- The input -
[Start of section]

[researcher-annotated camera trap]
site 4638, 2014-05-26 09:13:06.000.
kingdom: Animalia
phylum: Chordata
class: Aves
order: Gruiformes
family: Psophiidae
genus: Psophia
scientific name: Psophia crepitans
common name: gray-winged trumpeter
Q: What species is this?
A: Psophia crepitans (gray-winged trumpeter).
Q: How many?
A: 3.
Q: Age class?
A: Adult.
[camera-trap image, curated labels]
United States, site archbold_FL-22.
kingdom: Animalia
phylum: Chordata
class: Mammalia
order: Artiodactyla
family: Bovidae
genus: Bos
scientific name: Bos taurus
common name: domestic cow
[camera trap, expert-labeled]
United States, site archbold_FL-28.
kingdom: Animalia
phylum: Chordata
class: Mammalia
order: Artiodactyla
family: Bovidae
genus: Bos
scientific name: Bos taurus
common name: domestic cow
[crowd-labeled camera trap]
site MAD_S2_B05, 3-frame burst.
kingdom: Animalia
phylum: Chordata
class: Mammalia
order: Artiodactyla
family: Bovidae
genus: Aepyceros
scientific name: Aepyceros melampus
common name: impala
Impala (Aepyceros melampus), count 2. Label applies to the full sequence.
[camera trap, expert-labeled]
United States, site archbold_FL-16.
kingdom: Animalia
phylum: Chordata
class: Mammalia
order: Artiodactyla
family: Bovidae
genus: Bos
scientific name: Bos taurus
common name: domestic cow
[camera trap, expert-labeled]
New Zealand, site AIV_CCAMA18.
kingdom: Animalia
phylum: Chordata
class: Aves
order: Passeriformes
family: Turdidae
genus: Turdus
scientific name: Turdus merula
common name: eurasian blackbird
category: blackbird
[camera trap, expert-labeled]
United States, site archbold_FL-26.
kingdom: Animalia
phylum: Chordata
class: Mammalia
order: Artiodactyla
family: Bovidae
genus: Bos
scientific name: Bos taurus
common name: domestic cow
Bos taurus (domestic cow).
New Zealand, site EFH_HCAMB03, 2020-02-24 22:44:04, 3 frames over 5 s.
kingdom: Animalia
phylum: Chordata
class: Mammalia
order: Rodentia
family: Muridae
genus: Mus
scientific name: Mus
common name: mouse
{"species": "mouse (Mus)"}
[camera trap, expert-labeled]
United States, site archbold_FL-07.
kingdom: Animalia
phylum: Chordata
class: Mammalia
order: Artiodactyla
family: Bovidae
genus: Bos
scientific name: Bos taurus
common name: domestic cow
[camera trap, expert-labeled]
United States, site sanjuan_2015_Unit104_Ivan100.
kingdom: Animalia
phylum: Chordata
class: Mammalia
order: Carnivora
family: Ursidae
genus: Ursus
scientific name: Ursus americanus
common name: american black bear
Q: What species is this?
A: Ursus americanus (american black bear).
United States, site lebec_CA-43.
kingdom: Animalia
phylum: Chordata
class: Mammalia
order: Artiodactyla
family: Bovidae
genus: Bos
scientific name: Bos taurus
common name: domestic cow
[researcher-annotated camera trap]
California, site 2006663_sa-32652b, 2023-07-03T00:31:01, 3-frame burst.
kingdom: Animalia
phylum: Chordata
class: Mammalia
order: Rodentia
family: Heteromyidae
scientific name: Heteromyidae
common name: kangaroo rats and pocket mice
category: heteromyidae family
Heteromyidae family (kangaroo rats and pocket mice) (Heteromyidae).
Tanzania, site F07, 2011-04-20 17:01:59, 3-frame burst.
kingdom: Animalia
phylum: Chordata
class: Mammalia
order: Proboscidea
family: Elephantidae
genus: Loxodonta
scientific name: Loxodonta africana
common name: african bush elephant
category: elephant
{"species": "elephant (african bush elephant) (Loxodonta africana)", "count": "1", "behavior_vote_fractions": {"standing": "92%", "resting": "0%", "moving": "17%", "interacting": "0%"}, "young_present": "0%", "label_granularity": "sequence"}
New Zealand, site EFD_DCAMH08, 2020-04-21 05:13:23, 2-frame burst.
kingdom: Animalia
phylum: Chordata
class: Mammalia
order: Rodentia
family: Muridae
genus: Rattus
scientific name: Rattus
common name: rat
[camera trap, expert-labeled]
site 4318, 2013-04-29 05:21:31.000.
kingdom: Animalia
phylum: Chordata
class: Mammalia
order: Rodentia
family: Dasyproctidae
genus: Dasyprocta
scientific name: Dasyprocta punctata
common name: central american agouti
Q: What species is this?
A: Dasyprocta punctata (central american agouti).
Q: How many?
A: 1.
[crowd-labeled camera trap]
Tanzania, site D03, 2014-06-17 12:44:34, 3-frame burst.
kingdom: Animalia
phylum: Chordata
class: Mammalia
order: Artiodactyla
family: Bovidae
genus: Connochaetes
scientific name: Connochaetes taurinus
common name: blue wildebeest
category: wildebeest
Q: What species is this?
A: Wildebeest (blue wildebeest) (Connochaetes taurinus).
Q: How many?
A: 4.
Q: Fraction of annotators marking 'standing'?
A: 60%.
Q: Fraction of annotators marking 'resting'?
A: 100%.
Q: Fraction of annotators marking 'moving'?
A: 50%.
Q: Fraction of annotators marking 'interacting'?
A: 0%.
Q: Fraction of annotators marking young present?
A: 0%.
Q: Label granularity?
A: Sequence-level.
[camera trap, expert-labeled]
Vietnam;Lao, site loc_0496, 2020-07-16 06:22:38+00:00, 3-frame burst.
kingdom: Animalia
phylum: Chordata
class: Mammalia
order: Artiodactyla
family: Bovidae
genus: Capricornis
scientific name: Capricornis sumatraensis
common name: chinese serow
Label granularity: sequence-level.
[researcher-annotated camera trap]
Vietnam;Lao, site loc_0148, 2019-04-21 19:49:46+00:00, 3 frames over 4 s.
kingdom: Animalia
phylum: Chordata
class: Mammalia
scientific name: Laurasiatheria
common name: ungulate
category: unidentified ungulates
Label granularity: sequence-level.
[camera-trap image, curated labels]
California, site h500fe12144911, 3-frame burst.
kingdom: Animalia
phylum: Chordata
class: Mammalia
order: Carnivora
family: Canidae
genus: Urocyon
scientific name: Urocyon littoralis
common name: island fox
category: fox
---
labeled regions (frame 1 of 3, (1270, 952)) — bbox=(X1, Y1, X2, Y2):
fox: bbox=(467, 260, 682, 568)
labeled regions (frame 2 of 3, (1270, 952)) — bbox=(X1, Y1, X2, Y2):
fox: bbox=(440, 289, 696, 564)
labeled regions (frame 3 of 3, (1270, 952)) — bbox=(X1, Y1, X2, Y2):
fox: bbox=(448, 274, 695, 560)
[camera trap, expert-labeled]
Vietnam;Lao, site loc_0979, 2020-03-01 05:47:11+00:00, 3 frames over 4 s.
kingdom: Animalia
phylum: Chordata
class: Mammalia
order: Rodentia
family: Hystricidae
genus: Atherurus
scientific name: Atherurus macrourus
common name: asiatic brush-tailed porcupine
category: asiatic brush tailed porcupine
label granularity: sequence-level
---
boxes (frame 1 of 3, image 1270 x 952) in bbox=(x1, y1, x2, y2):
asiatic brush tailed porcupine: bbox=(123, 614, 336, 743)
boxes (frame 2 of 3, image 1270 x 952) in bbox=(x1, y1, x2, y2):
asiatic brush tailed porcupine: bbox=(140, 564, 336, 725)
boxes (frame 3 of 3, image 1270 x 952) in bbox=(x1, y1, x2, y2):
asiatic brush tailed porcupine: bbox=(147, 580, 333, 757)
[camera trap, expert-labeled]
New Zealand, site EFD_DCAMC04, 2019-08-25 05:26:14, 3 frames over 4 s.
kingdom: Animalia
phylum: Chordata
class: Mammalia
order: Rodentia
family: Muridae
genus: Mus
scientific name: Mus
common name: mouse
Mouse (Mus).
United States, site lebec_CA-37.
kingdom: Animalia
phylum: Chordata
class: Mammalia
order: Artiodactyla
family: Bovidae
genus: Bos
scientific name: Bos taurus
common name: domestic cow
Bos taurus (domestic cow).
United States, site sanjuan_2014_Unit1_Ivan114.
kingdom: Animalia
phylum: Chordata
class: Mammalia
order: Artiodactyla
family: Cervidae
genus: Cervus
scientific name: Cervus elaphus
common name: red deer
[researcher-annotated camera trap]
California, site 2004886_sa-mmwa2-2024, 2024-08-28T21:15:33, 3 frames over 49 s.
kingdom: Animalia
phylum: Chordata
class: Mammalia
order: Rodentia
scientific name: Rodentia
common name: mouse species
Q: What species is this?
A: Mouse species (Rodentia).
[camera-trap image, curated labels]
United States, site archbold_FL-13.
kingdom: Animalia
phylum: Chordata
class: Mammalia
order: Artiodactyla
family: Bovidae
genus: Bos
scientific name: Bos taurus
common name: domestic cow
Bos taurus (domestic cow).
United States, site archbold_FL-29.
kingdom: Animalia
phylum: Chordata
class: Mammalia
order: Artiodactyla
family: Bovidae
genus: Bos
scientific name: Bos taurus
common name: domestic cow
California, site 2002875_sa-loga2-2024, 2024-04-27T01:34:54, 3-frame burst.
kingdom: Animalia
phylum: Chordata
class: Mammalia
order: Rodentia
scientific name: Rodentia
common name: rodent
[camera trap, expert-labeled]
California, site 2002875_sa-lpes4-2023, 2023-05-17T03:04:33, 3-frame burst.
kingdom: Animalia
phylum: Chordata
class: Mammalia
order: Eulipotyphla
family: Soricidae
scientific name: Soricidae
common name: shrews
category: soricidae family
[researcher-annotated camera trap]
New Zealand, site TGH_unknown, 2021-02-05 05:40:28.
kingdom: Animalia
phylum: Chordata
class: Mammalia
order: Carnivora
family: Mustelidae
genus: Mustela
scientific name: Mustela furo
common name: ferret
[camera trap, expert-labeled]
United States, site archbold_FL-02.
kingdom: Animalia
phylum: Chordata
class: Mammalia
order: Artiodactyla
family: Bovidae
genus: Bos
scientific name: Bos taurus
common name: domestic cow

[End of section]

- Problem to work on -
The answer should consist of the lines from the first line of the entries through the line with "scientific name: Aepyceros melampus", copied exactly.

- Response to the task -
[researcher-annotated camera trap]
site 4638, 2014-05-26 09:13:06.000.
kingdom: Animalia
phylum: Chordata
class: Aves
order: Gruiformes
family: Psophiidae
genus: Psophia
scientific name: Psophia crepitans
common name: gray-winged trumpeter
Q: What species is this?
A: Psophia crepitans (gray-winged trumpeter).
Q: How many?
A: 3.
Q: Age class?
A: Adult.
[camera-trap image, curated labels]
United States, site archbold_FL-22.
kingdom: Animalia
phylum: Chordata
class: Mammalia
order: Artiodactyla
family: Bovidae
genus: Bos
scientific name: Bos taurus
common name: domestic cow
[camera trap, expert-labeled]
United States, site archbold_FL-28.
kingdom: Animalia
phylum: Chordata
class: Mammalia
order: Artiodactyla
family: Bovidae
genus: Bos
scientific name: Bos taurus
common name: domestic cow
[crowd-labeled camera trap]
site MAD_S2_B05, 3-frame burst.
kingdom: Animalia
phylum: Chordata
class: Mammalia
order: Artiodactyla
family: Bovidae
genus: Aepyceros
scientific name: Aepyceros melampus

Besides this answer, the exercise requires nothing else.